Gadis itu beranjak menuju salah satu kursi yang ada di teras rumahnya. Sander melakukan hal yang sama.
"Begitulah. Tidak akan ada orang yang bersedia tinggal di desa seperti ini," jawab Wuri.
"Tapi kau mau. Bahkan kau menjadi salah satu penyelamat banyak nyawa di desa ini."
"Jangan berlebihan, Sander. Awalnya aku melakukan semua ini karena janjiku pada Mira. Kau tidak tahu betapa sulitnya aku melewati semua ini."
"Tinggalkan desa ini. Hari ini aku akan kembali ke Jakarta. Aku pastikan berita lengkap tentang Welasti akan tayang di media besok. Aku bahkan telah meminta team kreatif untuk membuat beberapa ilustrasi. Pemerintah akan segera turun tangan. Akan banyak perubahan di desa ini."
Mata hitam Wuri menatap Sander. Terlihat dua bola matanya mulai berkaca-kaca.
"Apa yang akan terjadi dengan warga desa ini dan para gadis itu, Sander?"
"Mereka akan punya pilihan Wuri. Kau tidak perlu khawatir."
"Pilihan?"
Sander menarik nafas berat, lalu menghembuskan dengan cara yang sama.
"Kasus seperti ini bukan yang pertama di dunia. Ada banyak sekali kasus seperti ini dengan latar belakang yang berbeda-beda. Kita bisa saja melakukan sesuatu, namun hal seperti ini selalu akan ada di dunia. Ini adalah sebuah cerita tentang insting dan keinginan manusia. Namun, setelah pembukaan akses jalan bebas ke desa ini, semua orang akan punya pilihan. Apakah mereka akan melanjutkan hidup dengan cara yang sama, atau mereka akan memilih jalan lain yang lebih baik."
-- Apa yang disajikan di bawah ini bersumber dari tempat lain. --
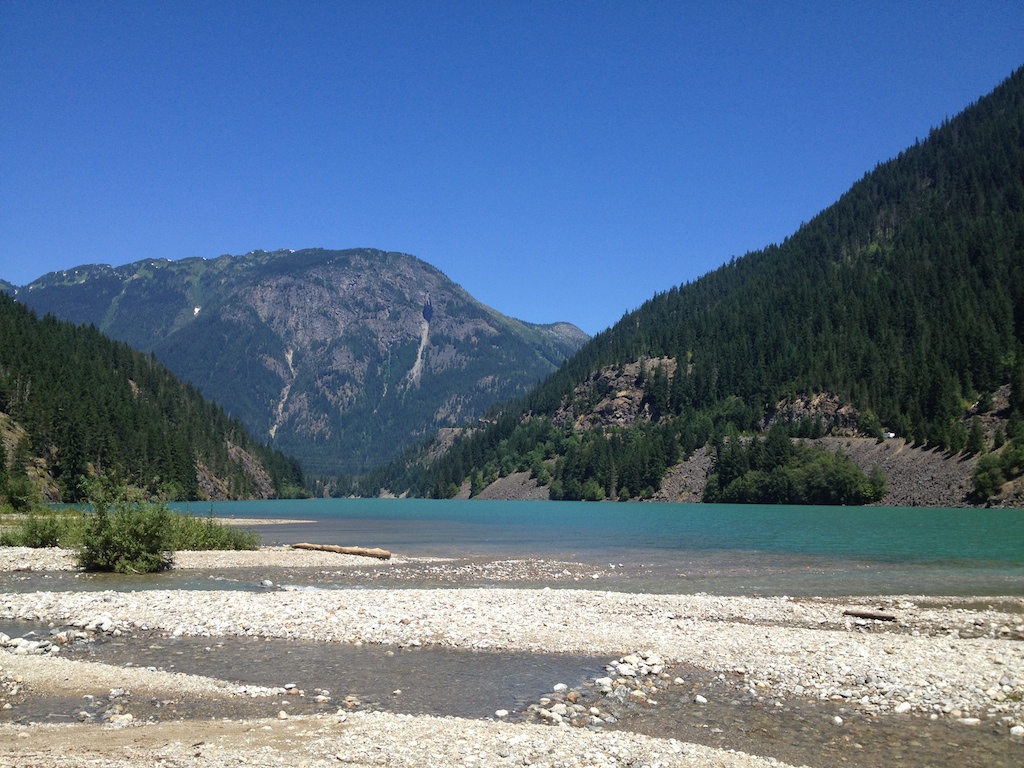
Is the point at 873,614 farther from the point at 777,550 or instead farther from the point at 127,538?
the point at 127,538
Dua butir air mata jatuh di wajah Wuri.
"Aku akan meninggalkan desa ini dan semua kenangannya. Aku harap Mira tersenyum di surga karena aku telah memenuhi janjiku padanya. Meski aku tidak bisa melakukan sebanyak yang kau lakukan," ujar Wuri perlahan.
"Kau telah melakukan sangat banyak Wuri. Namun perlu kekuatan yang sangat besar untuk mengubah semua ini. Amankan dirimu. Aku akan berangkat ke Jakarta sekarang. Kalau kau mau, ikutlah bersamaku sampai ke batas desa. Setidaknya demi keamananmu."
Wuri menatap Sander ragu. Entah kenapa, sulit bagi Wuri untuk mempercayai Sander. Sebetulnya untuk mempercayai semua pria.